» Aim of the task
Can you echo the records below, from the line containing "What element of" through the line containing "62781 millimetres", keeping every line in that stretch exactly as it stands?

# START OF Listing

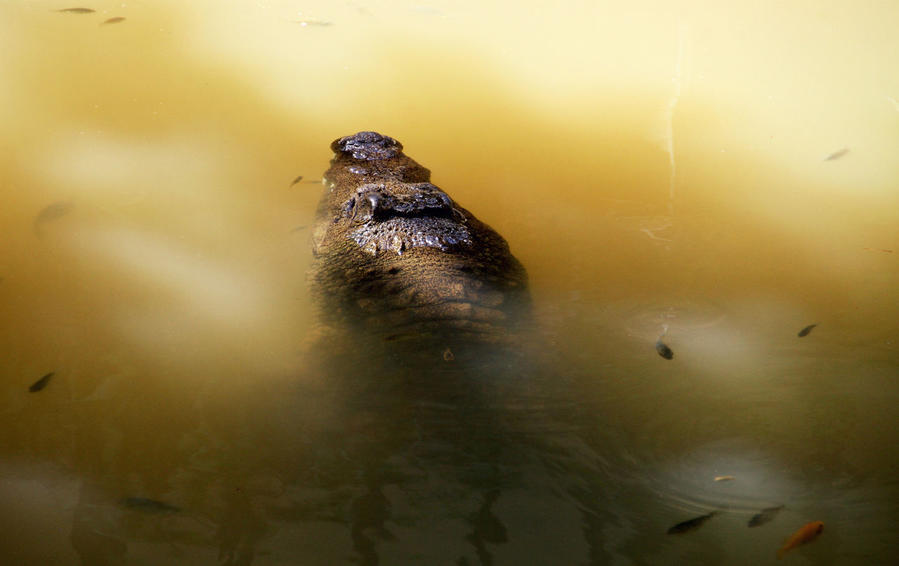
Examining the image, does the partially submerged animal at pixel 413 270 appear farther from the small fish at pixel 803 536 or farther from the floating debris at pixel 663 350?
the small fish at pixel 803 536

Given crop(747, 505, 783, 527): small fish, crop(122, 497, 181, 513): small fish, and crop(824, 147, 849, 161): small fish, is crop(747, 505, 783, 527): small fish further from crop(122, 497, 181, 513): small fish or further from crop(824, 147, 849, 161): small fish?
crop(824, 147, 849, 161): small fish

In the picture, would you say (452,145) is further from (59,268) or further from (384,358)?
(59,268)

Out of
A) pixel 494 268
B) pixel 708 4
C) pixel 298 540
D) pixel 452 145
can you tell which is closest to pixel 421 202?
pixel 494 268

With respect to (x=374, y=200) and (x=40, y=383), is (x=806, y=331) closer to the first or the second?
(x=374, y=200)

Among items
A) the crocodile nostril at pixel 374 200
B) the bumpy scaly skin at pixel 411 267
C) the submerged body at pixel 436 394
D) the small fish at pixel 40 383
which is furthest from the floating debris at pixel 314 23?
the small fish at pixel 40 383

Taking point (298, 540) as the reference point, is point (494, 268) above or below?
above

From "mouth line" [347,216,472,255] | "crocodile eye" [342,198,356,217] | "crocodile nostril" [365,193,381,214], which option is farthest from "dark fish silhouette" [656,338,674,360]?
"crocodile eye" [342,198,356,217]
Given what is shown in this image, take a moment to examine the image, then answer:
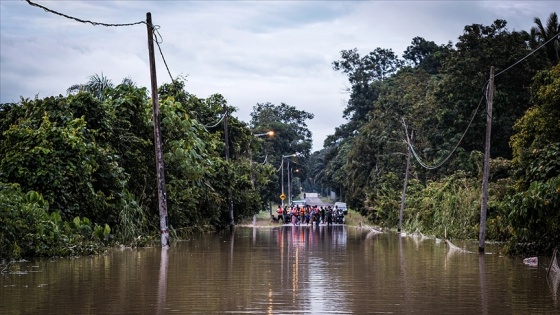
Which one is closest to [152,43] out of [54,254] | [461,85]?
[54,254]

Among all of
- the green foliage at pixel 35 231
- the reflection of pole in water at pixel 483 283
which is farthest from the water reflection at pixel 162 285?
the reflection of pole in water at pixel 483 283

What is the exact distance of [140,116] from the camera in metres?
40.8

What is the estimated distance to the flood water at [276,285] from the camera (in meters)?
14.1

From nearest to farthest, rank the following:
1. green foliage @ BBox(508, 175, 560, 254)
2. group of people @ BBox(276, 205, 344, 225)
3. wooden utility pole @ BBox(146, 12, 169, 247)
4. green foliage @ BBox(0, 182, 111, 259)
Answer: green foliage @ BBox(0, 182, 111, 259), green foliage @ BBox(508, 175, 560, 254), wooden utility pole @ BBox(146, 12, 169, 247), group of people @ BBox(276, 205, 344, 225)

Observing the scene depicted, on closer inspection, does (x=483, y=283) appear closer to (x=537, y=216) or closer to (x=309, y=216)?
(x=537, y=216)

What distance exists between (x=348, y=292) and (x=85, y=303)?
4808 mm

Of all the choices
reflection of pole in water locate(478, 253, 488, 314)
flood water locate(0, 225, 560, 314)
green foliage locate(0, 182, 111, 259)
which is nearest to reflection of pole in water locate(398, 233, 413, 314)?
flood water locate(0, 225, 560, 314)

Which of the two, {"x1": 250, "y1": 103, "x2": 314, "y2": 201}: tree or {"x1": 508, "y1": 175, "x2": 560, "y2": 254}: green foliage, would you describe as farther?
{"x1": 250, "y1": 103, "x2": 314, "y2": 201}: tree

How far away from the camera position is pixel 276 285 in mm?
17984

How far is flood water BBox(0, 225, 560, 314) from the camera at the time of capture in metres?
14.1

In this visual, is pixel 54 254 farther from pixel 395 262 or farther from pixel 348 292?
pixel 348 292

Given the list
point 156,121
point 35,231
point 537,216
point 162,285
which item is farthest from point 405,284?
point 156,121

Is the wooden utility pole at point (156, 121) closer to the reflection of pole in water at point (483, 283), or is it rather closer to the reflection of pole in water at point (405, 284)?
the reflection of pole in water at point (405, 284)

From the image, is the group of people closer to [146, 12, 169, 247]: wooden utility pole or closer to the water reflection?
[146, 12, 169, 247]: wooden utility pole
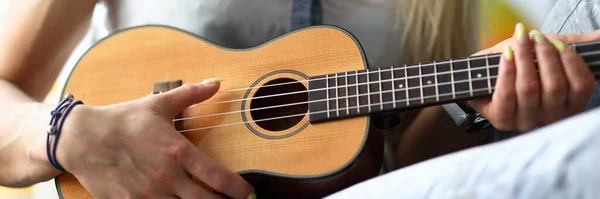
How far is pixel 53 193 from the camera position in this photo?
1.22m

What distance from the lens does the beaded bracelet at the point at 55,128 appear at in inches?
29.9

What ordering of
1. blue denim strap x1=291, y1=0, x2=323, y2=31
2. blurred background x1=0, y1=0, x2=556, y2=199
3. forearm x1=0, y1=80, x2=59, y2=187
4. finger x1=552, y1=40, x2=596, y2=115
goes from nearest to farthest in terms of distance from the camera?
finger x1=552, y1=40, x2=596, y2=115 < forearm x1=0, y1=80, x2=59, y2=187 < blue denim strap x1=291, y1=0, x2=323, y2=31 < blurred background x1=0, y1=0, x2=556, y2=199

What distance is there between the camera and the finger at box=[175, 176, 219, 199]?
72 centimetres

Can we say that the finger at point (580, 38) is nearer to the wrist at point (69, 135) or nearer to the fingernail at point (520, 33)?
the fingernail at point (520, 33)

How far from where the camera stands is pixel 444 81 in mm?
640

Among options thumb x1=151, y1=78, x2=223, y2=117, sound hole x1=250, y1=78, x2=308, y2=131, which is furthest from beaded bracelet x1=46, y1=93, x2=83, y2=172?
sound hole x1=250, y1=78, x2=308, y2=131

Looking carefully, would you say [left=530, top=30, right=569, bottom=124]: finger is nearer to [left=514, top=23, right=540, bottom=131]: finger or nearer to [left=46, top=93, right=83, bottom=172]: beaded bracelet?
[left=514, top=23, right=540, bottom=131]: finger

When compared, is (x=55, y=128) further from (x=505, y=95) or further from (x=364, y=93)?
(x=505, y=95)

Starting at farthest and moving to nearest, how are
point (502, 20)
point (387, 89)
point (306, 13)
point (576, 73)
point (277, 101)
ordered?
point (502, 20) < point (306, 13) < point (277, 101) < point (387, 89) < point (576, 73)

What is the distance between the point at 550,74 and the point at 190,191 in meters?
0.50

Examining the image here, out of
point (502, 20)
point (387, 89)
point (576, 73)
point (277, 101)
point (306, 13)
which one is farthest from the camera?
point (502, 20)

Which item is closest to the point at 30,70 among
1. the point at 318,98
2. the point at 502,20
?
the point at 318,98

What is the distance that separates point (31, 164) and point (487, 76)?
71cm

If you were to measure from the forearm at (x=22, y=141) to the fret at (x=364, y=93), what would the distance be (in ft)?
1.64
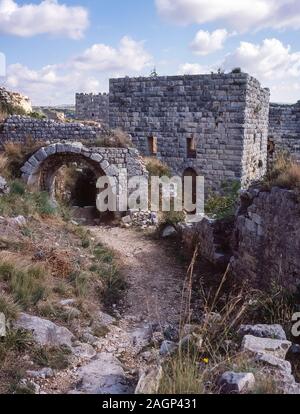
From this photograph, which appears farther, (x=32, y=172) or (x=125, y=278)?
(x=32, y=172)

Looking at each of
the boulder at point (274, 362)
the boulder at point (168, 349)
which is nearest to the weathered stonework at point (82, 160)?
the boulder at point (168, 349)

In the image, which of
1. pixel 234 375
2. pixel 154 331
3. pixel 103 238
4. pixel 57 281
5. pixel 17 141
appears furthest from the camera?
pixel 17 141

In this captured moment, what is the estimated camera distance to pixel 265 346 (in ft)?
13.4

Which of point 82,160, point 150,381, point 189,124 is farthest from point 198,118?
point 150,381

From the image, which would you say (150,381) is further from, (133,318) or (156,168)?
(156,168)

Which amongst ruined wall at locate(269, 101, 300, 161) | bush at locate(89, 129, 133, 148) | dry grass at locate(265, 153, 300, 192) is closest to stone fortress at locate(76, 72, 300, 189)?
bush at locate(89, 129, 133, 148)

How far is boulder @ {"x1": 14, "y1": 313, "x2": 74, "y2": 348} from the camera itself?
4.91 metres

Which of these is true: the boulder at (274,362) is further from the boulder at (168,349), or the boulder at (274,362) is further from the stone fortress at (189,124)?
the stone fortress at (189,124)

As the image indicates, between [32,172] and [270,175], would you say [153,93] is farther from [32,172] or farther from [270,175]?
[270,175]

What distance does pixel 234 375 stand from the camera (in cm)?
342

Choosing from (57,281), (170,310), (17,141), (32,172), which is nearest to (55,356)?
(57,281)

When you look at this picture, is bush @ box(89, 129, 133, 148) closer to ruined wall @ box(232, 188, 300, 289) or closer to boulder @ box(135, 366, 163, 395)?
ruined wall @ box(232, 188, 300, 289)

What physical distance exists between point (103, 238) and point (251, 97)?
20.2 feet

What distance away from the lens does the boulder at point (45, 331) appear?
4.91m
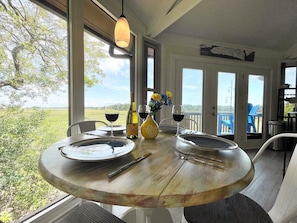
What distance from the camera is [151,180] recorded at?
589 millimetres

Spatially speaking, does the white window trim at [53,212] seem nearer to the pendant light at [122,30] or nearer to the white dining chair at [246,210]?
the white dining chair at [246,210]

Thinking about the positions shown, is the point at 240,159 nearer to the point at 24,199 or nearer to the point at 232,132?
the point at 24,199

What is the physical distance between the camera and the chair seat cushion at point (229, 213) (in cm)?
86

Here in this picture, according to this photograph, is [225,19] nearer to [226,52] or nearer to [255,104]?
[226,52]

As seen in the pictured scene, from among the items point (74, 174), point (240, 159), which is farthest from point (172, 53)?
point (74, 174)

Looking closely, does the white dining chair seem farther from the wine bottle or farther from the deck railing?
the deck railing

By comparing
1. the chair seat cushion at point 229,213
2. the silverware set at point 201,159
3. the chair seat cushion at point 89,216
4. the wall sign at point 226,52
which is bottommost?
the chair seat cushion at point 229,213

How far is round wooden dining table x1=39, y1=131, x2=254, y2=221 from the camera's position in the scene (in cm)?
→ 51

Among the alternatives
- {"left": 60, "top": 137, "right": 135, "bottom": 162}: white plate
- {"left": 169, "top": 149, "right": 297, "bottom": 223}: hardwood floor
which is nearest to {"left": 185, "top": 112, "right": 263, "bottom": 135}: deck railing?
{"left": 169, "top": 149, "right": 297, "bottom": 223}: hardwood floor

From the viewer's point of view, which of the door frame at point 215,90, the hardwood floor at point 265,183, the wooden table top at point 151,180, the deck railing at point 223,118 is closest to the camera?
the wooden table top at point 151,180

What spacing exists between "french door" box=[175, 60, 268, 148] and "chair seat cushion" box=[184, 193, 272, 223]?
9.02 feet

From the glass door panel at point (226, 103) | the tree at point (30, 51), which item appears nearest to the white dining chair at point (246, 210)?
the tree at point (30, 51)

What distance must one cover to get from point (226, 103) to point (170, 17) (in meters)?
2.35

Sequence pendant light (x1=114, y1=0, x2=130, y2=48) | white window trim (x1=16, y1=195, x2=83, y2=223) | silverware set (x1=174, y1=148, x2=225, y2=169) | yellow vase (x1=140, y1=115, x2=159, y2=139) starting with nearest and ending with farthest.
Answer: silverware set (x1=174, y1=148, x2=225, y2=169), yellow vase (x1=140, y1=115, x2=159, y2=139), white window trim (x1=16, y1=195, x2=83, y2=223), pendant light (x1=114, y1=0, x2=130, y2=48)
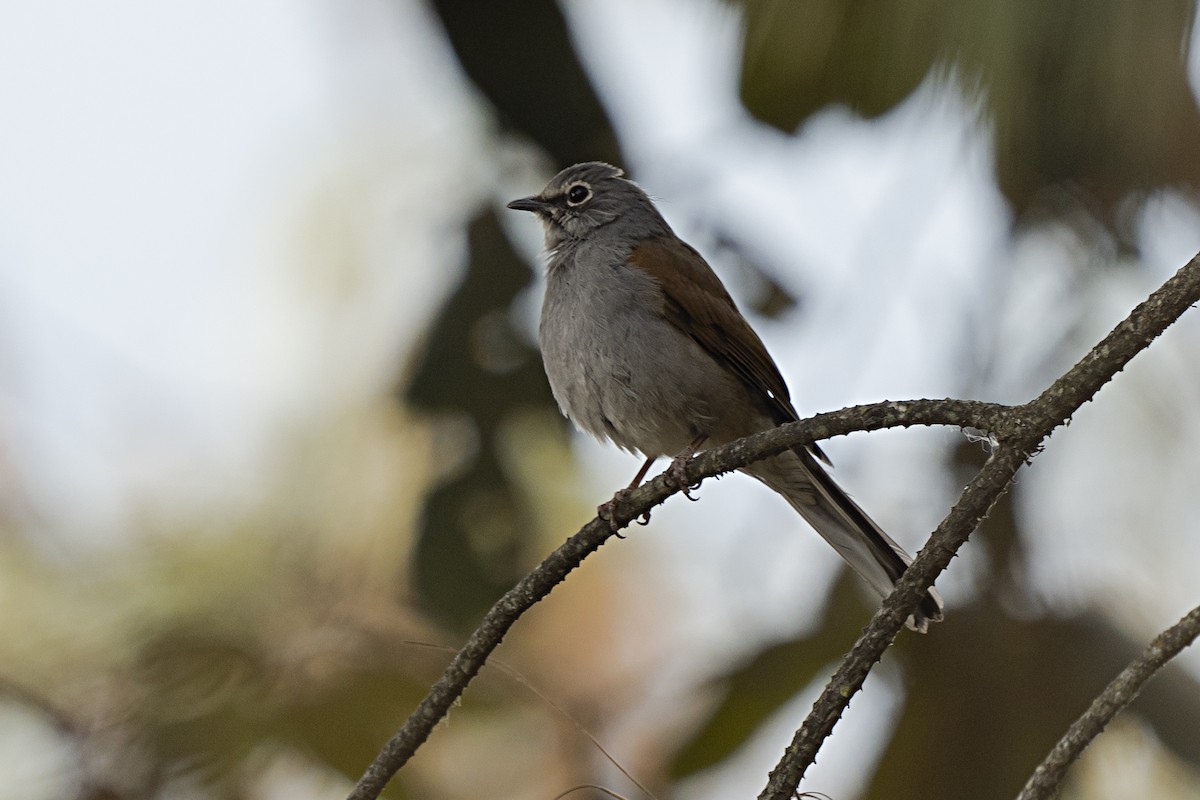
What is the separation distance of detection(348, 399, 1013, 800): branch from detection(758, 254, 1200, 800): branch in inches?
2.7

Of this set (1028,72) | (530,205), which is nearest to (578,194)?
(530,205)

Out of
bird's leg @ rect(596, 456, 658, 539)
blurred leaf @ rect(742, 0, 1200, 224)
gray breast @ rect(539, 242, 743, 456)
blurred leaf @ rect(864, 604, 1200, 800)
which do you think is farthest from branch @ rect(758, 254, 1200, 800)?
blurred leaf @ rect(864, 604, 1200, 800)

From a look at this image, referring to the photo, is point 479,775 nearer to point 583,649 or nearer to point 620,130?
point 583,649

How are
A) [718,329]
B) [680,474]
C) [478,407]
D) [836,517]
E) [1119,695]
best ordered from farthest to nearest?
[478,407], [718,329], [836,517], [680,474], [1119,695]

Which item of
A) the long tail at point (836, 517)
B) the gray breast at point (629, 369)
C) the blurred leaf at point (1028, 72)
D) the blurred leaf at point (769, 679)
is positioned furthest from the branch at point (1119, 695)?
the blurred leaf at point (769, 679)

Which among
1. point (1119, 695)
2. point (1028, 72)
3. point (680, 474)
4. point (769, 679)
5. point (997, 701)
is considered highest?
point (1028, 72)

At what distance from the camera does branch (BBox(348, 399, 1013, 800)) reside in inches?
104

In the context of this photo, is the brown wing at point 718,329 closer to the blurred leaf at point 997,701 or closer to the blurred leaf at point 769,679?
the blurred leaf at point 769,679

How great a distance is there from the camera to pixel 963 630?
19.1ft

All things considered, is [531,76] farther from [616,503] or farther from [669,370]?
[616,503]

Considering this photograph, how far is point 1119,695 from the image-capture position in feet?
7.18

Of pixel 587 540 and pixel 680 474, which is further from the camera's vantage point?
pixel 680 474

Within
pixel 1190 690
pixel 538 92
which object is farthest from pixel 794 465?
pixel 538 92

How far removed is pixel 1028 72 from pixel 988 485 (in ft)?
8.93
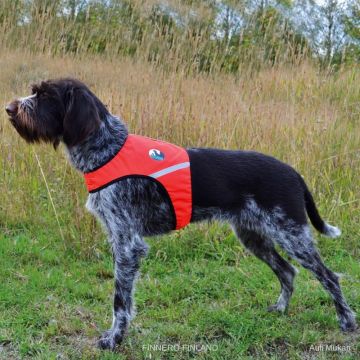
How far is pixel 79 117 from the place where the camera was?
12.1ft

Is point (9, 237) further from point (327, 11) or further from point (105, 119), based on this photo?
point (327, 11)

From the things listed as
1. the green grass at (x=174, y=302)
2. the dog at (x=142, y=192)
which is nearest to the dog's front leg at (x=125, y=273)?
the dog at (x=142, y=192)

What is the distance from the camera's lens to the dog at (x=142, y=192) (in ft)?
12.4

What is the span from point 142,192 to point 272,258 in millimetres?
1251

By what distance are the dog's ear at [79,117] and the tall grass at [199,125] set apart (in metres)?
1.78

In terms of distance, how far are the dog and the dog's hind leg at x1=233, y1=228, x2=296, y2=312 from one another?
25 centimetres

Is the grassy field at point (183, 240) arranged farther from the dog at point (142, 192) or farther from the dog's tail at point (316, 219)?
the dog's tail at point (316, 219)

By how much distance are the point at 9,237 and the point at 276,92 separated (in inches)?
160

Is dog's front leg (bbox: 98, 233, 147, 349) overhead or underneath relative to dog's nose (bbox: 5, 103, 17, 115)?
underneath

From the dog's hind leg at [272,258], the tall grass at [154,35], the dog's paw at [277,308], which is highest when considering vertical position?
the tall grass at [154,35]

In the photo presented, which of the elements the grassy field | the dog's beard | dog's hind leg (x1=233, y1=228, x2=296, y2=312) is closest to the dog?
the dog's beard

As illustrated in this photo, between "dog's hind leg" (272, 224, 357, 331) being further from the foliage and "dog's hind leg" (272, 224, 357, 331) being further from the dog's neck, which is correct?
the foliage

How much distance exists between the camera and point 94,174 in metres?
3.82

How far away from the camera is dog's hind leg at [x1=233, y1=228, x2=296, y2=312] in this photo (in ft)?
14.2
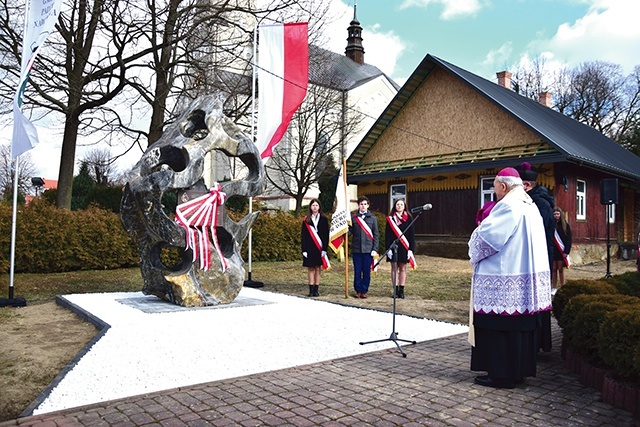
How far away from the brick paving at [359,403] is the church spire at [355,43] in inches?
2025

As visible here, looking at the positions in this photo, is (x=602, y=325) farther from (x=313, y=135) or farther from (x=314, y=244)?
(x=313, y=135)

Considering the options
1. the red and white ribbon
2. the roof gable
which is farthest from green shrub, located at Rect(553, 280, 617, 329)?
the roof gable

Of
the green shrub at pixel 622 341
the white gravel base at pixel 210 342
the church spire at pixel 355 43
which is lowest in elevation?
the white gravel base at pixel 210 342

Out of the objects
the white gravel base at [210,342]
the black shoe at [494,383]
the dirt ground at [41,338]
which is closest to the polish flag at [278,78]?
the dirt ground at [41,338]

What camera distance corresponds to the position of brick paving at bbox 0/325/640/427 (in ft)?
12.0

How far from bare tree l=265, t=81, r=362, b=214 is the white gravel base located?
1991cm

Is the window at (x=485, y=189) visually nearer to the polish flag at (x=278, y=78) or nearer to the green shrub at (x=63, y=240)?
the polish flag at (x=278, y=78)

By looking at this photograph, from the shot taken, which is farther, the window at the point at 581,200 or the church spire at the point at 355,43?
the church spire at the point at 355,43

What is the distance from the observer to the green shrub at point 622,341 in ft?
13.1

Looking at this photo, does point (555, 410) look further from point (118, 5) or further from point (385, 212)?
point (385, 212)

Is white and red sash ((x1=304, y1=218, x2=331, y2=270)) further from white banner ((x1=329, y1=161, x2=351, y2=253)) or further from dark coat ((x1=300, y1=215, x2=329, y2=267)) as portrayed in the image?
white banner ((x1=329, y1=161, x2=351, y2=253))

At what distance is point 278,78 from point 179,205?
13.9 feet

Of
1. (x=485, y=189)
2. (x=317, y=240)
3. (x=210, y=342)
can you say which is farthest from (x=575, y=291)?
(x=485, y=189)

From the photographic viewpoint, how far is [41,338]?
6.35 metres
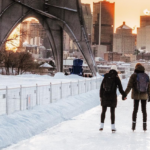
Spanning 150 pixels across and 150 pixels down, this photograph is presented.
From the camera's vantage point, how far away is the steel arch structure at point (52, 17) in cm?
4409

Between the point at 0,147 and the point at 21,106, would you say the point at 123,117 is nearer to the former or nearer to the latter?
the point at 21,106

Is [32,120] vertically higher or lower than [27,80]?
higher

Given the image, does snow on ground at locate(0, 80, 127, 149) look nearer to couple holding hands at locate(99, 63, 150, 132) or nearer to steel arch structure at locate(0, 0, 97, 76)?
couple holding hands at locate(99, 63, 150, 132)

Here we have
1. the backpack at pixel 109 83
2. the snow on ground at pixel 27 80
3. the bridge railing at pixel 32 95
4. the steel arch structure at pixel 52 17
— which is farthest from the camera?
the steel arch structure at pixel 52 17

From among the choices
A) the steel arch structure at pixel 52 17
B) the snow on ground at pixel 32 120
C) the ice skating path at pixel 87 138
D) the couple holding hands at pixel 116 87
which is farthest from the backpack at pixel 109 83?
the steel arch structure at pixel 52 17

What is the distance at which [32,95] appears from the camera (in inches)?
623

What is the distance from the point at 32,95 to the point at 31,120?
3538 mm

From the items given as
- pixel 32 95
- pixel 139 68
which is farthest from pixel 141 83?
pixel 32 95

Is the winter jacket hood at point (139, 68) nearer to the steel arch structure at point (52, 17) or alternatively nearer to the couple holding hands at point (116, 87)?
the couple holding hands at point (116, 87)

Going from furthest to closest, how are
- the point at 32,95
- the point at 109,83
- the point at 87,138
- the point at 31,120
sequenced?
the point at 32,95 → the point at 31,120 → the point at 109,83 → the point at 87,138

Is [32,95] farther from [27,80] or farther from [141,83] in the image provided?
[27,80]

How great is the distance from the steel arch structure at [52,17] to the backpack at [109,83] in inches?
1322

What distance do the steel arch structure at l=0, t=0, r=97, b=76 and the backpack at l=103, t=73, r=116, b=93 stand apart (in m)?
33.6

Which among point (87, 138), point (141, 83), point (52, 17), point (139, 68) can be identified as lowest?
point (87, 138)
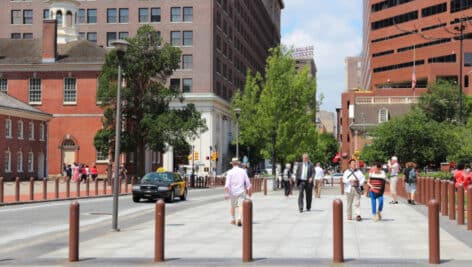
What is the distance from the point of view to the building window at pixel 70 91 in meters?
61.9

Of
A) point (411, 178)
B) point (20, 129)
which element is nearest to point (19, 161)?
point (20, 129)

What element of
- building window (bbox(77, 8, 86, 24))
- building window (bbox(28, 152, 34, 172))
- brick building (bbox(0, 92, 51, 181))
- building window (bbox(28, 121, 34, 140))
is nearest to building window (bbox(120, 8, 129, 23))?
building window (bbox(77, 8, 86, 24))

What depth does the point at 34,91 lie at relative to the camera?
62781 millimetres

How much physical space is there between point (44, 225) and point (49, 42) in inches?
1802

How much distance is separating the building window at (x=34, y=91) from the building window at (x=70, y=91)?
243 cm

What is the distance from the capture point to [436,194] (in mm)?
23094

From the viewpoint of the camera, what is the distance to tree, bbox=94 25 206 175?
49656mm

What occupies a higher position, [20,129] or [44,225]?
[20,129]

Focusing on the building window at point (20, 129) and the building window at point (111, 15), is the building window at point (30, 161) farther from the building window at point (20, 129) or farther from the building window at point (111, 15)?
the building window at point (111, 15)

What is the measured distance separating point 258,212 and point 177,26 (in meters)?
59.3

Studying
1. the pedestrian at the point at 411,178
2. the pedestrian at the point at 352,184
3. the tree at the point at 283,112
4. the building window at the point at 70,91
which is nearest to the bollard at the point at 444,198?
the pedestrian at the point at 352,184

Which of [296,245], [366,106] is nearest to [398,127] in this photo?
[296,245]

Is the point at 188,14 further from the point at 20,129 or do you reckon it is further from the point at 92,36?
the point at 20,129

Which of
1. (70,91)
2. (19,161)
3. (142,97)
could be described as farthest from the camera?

# END OF Listing

» The completed task
What element of
- building window (bbox(77, 8, 86, 24))
- building window (bbox(28, 152, 34, 172))
- brick building (bbox(0, 92, 51, 181))
- building window (bbox(28, 121, 34, 140))
is nearest to building window (bbox(120, 8, 129, 23))?
building window (bbox(77, 8, 86, 24))

What depth does the point at 34,91 lie at relative to the camera?
62781 millimetres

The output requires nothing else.